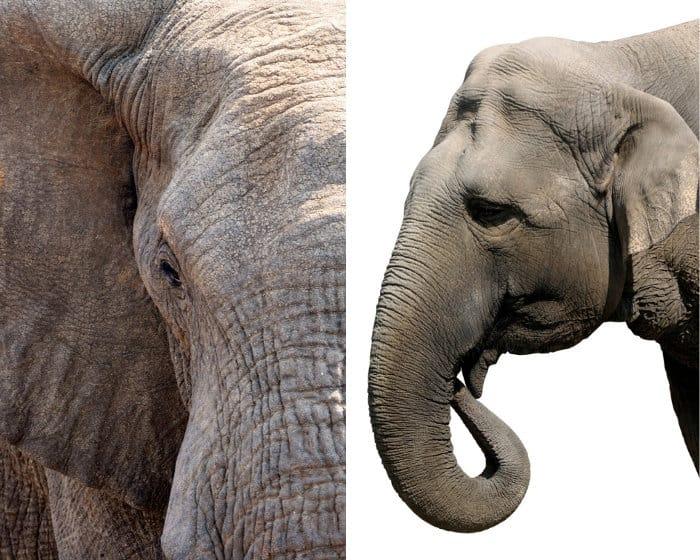 African vs Asian elephant head shape.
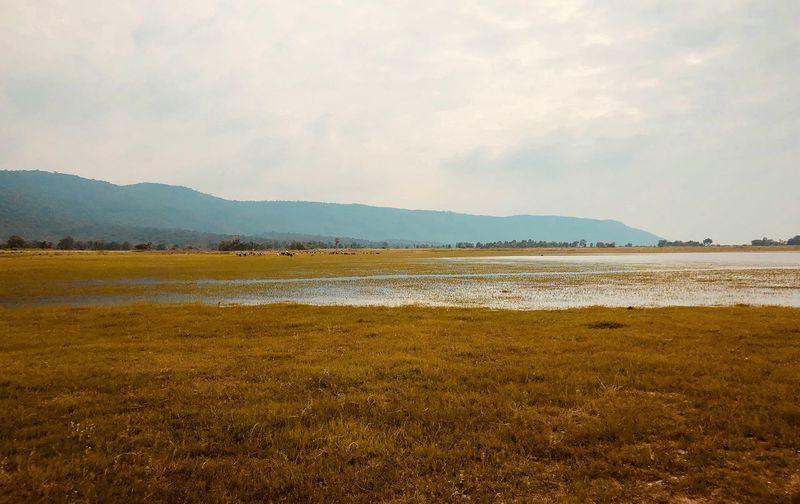 ใต้เขื่อน Nature Salt Flat Cloud - Sky Outdoors No People Mountain Day Sea Beach Landscape Environment Plant EyeEmNewHere
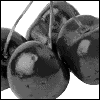 angelicmobster8: black and white photo of cherries (Cherries)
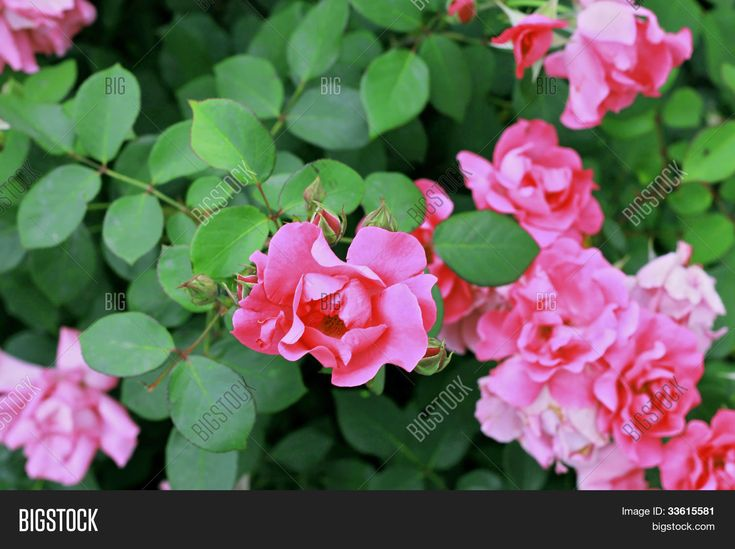 Pink Roses Bush Blooming In The Garden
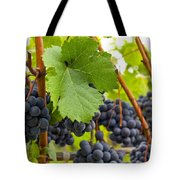 Red Wine Vineyard 3 Tote Bag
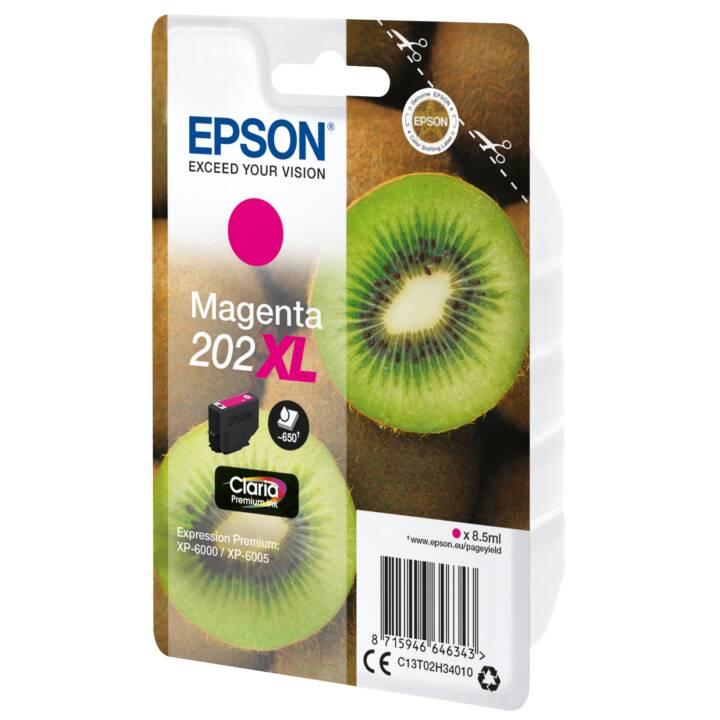 EPSON cartouche simple 202 XL Magenta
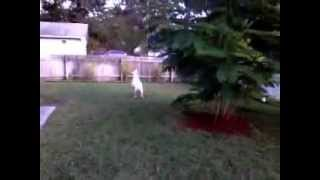Train Your American Bull Dog To Catch A Frisbee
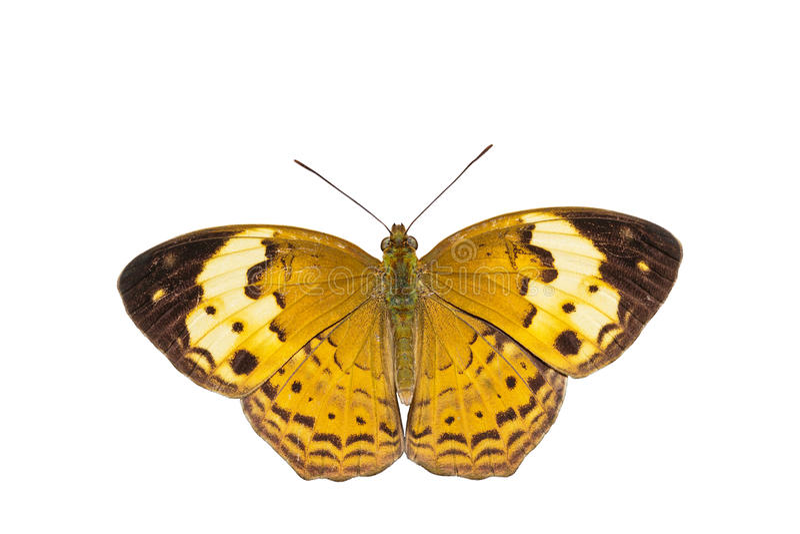 Isolerad lantlig fjäril (cuphaerymanthis) arkivfoto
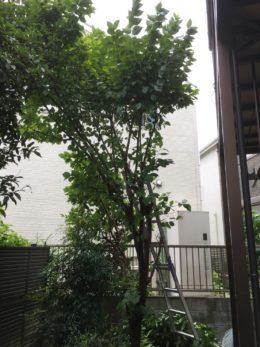 名古屋市天白区 伐採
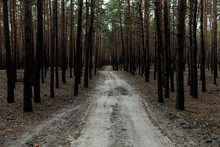 Pine Forest Rural Road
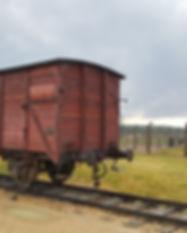 07_2019_Cracovie_Papa_Auschwitz_Mine de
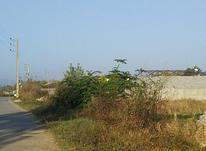 زمین مسکونی 300 متر در آمل در شیپور-عکس کوچک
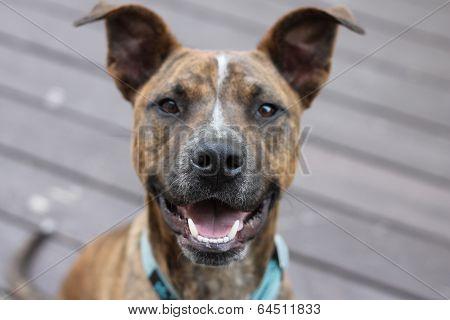 Happy Pit Bull Boxer Mix Dog
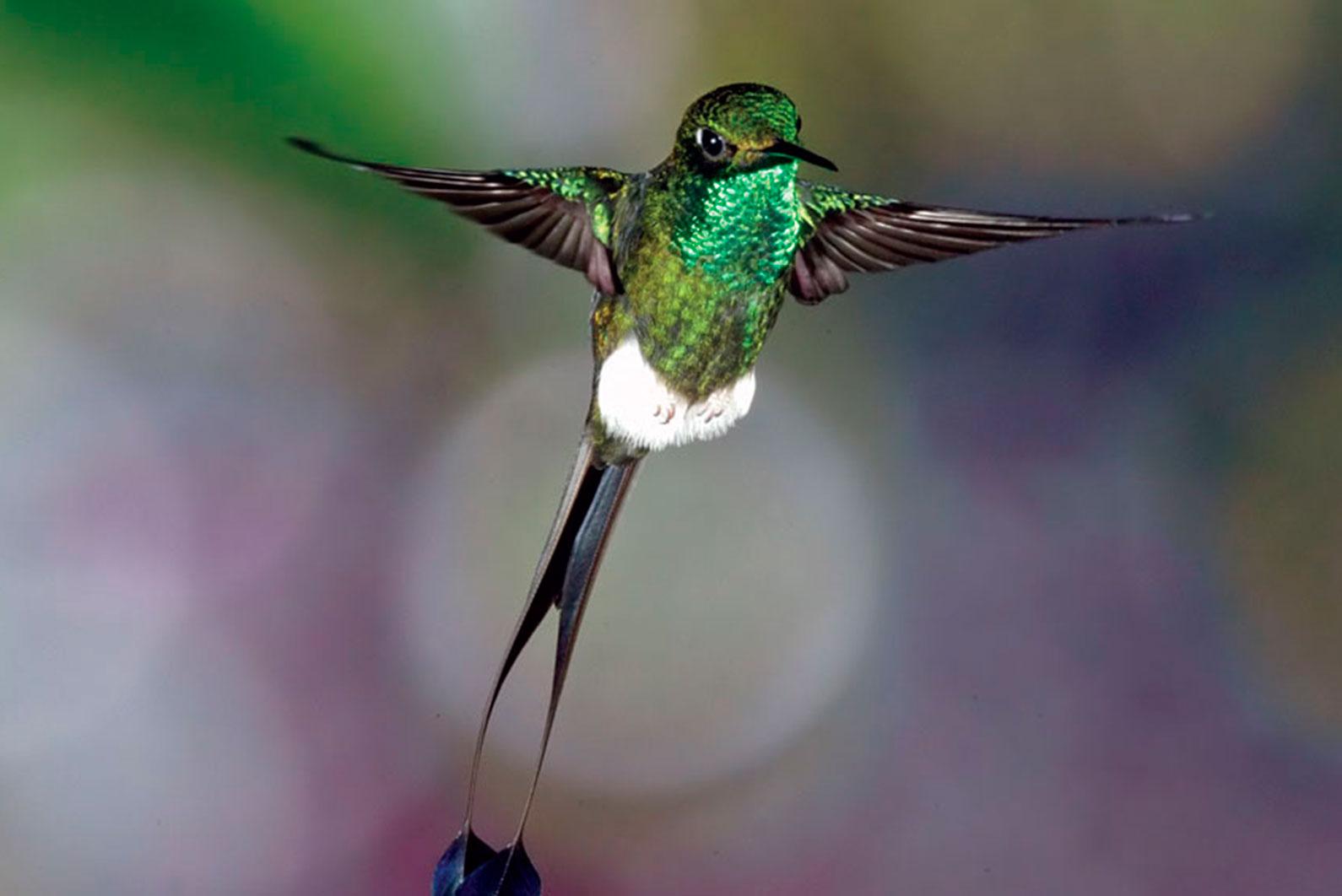 colibries-mindo-mariposario-mindo-precio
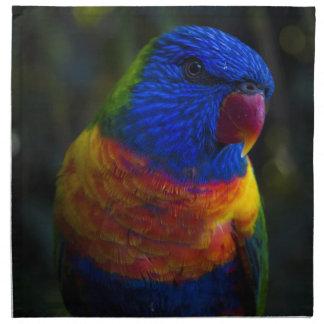 Rainbow Lorikeet Napkin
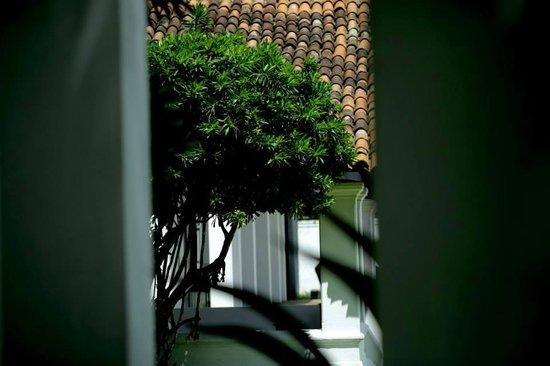 Paradise Road The Villa Bentota: perfect design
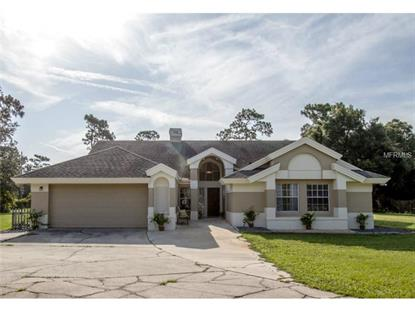 311 LAKE PROCTOR COURT Geneva, FL MLS# O5309808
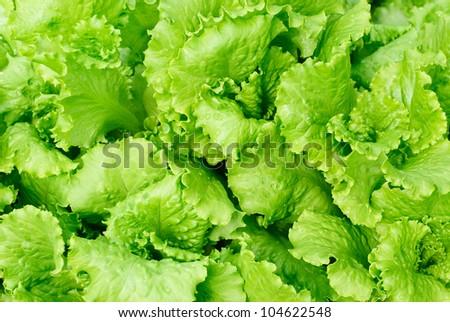 fresh salad lettuce background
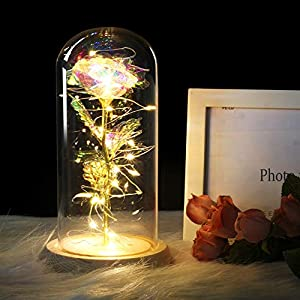 Xinhuaya Artificial Rose Transparent Glass Cover with Lighting Beige Base Home Decoration Party Supplies 25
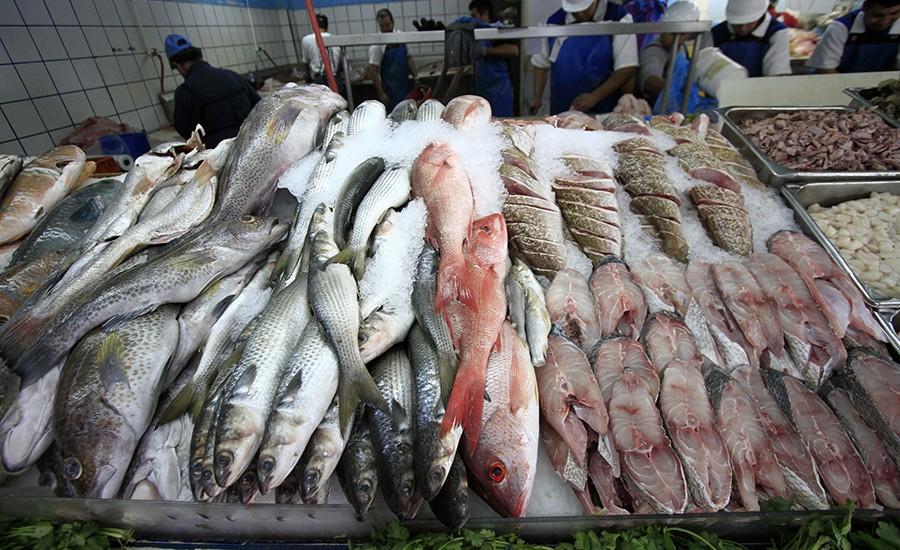Alerta la SSEA para evitar consumir pescado chino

- - -

# [WORK INSTRUCTIONS]
From the line holding "ใต้เขื่อน Nature Salt" to the last line of the listing, please output each line exactly as it stands. Pictures stay out of the copy.

# [WRITTEN RESPONSE]
 ใต้เขื่อน Nature Salt Flat Cloud - Sky Outdoors No People Mountain Day Sea Beach Landscape Environment Plant EyeEmNewHere
 angelicmobster8: black and white photo of cherries (Cherries)
 Pink Roses Bush Blooming In The Garden
 Red Wine Vineyard 3 Tote Bag
 EPSON cartouche simple 202 XL Magenta
Train Your American Bull Dog To Catch A Frisbee
 Isolerad lantlig fjäril (cuphaerymanthis) arkivfoto
 名古屋市天白区 伐採
 Pine Forest Rural Road
 07_2019_Cracovie_Papa_Auschwitz_Mine de
 زمین مسکونی 300 متر در آمل در شیپور-عکس کوچک
 Happy Pit Bull Boxer Mix Dog
 colibries-mindo-mariposario-mindo-precio
 Rainbow Lorikeet Napkin
 Paradise Road The Villa Bentota: perfect design
 311 LAKE PROCTOR COURT Geneva, FL MLS# O5309808
 fresh salad lettuce background
 Xinhuaya Artificial Rose Transparent Glass Cover with Lighting Beige Base Home Decoration Party Supplies 25
Alerta la SSEA para evitar consumir pescado chino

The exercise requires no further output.